Give again, word for word, the line holding "Quality Nicely Solar" and every line after it through the end of the data below. Omit pictures.

(GIVEN DATA)

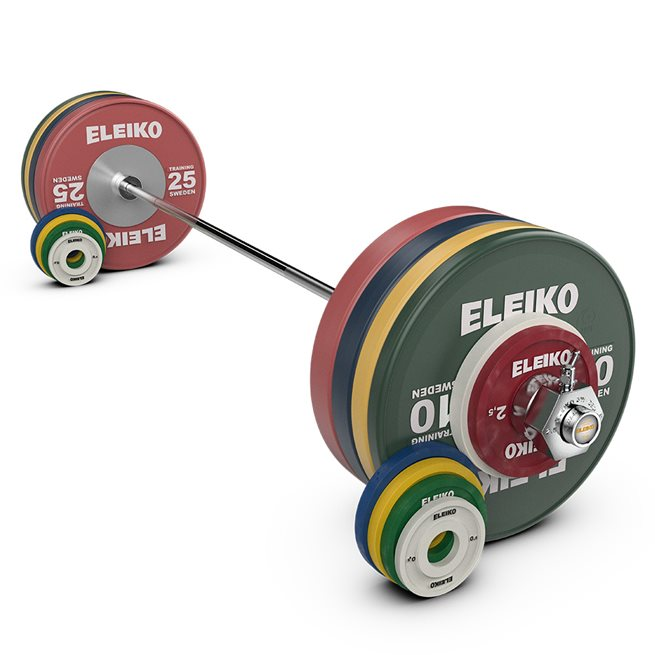 Eleiko IWF Weightlifting Training Set NxG  185 kg, women, RC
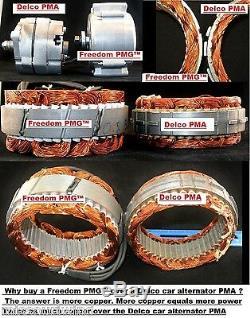 Raptor G5 3 Blade 48 Volt 2000 Watts Max Wind Turbine Generator with 38 Blades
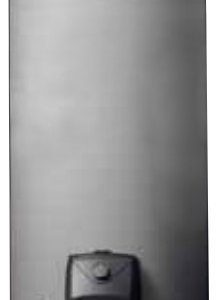 Lämminvesivaraaja NIBE ES 210 l kupari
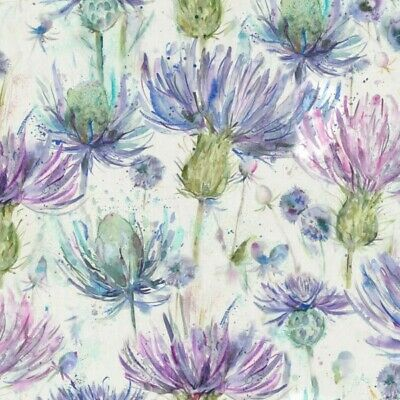 Eilan Donan Thistle 100% Cotton Fabric Voyage Curtains Cushions Crafts • 19.99£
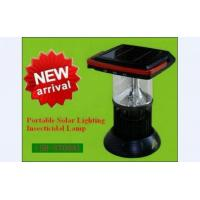 Quality Nicely Solar Insecticidal lamp good sell for global market for sale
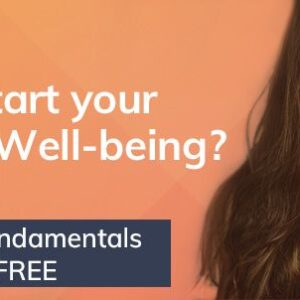mindfulness and healing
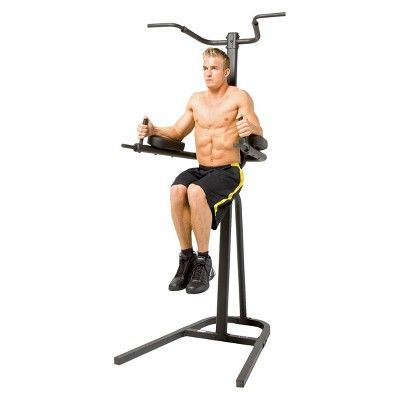 Marcy Power Tower Home Gym (TC1800)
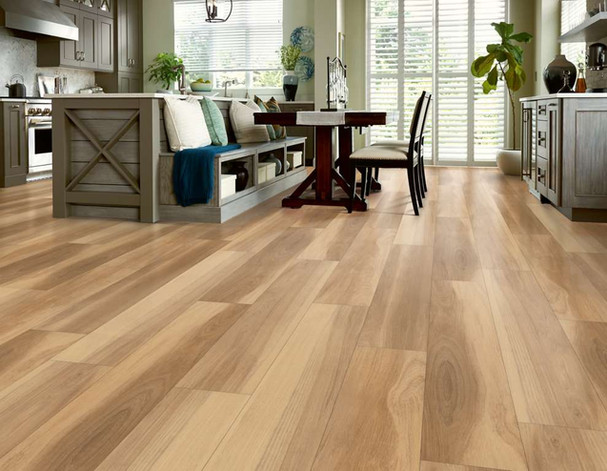 Floorte Cathedral Oak Khaki Oak 0866V_00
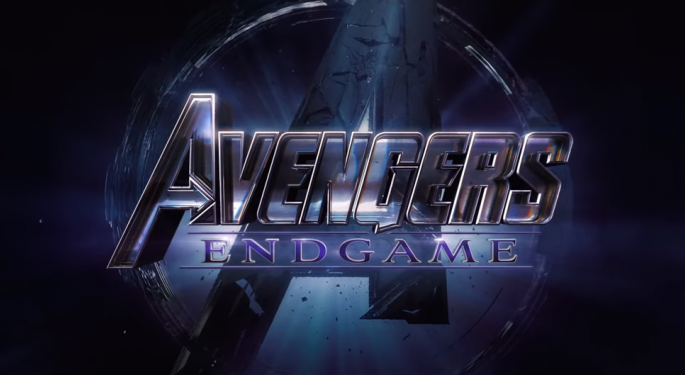 'Avengers: Endgame' Easily Exceeds Box Office Expectations, Sets Opening Weekend Records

(End GIVEN DATA)

-- ANSWER TO THIS PROBLEM --
 Quality Nicely Solar Insecticidal lamp good sell for global market for sale
mindfulness and healing
 Marcy Power Tower Home Gym (TC1800)
 Floorte Cathedral Oak Khaki Oak 0866V_00
 'Avengers: Endgame' Easily Exceeds Box Office Expectations, Sets Opening Weekend Records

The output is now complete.